Convincing women to take tamoxifen might be a harder sell, suggested another expert in chemoprevention for breast cancer.

"What women tend to do is equate the risk for breast cancer and uterine cancer," Mary Daly, MD, chair of the Department of Clinical Genetics at Fox Chase Cancer Center in Philadelphia, Pennsylvania, told Medscape Oncology.

Theories About Raloxifene and Tamoxifen

In his presentation at AACR and in an interview with Medscape Oncology, Dr. Hortobagyi discussed 4 major factors that he believes have negatively affected the uptake of the raloxifene and tamoxifen for the prevention of breast cancer.

First is the "misunderstanding of side effects," he said. "It was reported that tamoxifen increased the risk of endometrial cancer 3-fold." But the absolute numbers of affected patients was "miniscule," he explained.

Second is the "total ignorance of the data" and the missed message that "help was available."

Third is the confusing "mix" of osteoporosis and breast cancer prevention messages that accompanied data from the raloxifene clinical trials, such as Multiple Outcomes of Raloxifene (MORE). In addition, bisphosphonates, which are "very strong drugs," came onto the market at about the same time, said Dr. Hortobagyi. He also believes that Eli Lily, the makers of raloxifene, did not invest in marketing the drug as much as the bisphosphonate makers.

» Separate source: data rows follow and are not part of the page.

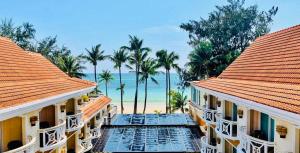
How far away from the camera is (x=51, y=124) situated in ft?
52.6

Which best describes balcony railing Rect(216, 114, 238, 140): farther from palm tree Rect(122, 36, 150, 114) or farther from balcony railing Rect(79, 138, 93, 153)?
palm tree Rect(122, 36, 150, 114)

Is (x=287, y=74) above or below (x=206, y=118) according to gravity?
above

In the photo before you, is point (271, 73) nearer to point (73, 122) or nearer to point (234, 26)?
point (73, 122)

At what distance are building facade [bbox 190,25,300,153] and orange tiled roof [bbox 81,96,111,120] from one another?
28.9 ft

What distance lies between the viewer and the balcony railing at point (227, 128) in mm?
14930

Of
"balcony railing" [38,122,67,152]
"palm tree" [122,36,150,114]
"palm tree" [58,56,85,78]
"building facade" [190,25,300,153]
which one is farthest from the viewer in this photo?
"palm tree" [122,36,150,114]

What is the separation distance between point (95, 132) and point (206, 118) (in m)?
9.51

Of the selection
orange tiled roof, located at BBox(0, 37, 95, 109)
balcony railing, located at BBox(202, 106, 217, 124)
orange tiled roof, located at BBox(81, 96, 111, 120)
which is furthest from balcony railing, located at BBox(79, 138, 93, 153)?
balcony railing, located at BBox(202, 106, 217, 124)

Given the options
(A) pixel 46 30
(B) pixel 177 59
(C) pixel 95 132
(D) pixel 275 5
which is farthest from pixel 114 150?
(A) pixel 46 30

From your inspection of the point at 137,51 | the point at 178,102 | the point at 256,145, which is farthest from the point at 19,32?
the point at 256,145

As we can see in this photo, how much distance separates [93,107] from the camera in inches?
988

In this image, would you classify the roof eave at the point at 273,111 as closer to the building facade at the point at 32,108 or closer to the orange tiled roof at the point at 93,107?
the building facade at the point at 32,108

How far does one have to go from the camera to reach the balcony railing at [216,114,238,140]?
49.0ft

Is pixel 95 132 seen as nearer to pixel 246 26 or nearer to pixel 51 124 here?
pixel 51 124
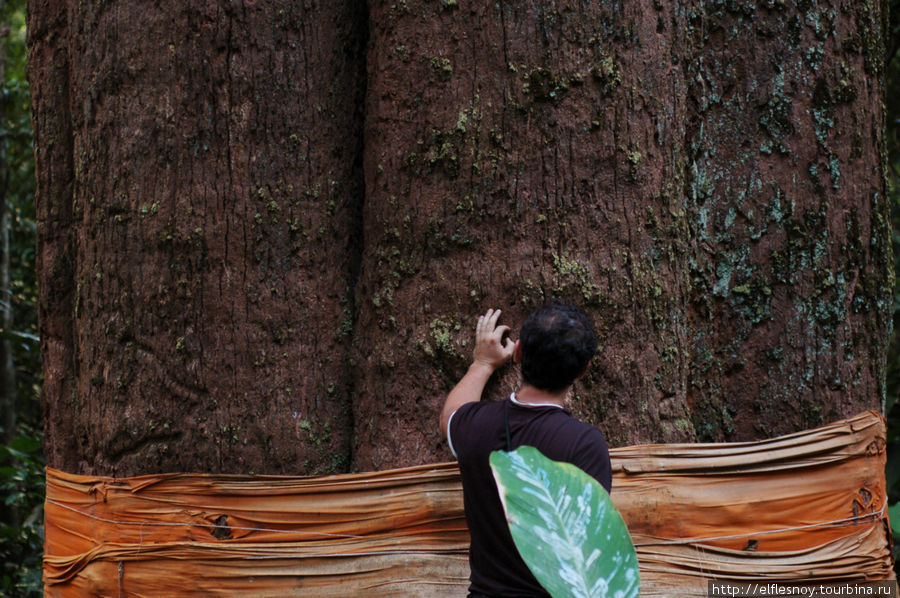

Last, the results from the Women's Health Initiative were damaging, despite their lack of relevance to SERMs. "Our belief that estrogens will keep you young forever was disrupted," he said. "Raloxifene and tamoxifen were lumped together with hormone replacement therapy," he continued, explaining that the fact that all were "hormonally related" was enough to create confusion. The irony is that hormone replacement therapy and SERMs had "opposite effects on breast cancer in reality," said Dr. Hortobagyi.

Dr. Wickerham reports being a consultant to Eli Lilly and receiving honoraria from AstraZeneca.

Cancer Prev Res (Phila Pa). Published online April 19, 2010. Abstract

American Association for Cancer Research (AACR) 101st Annual Meeting. Special plenary session. Presented April 19, 2010.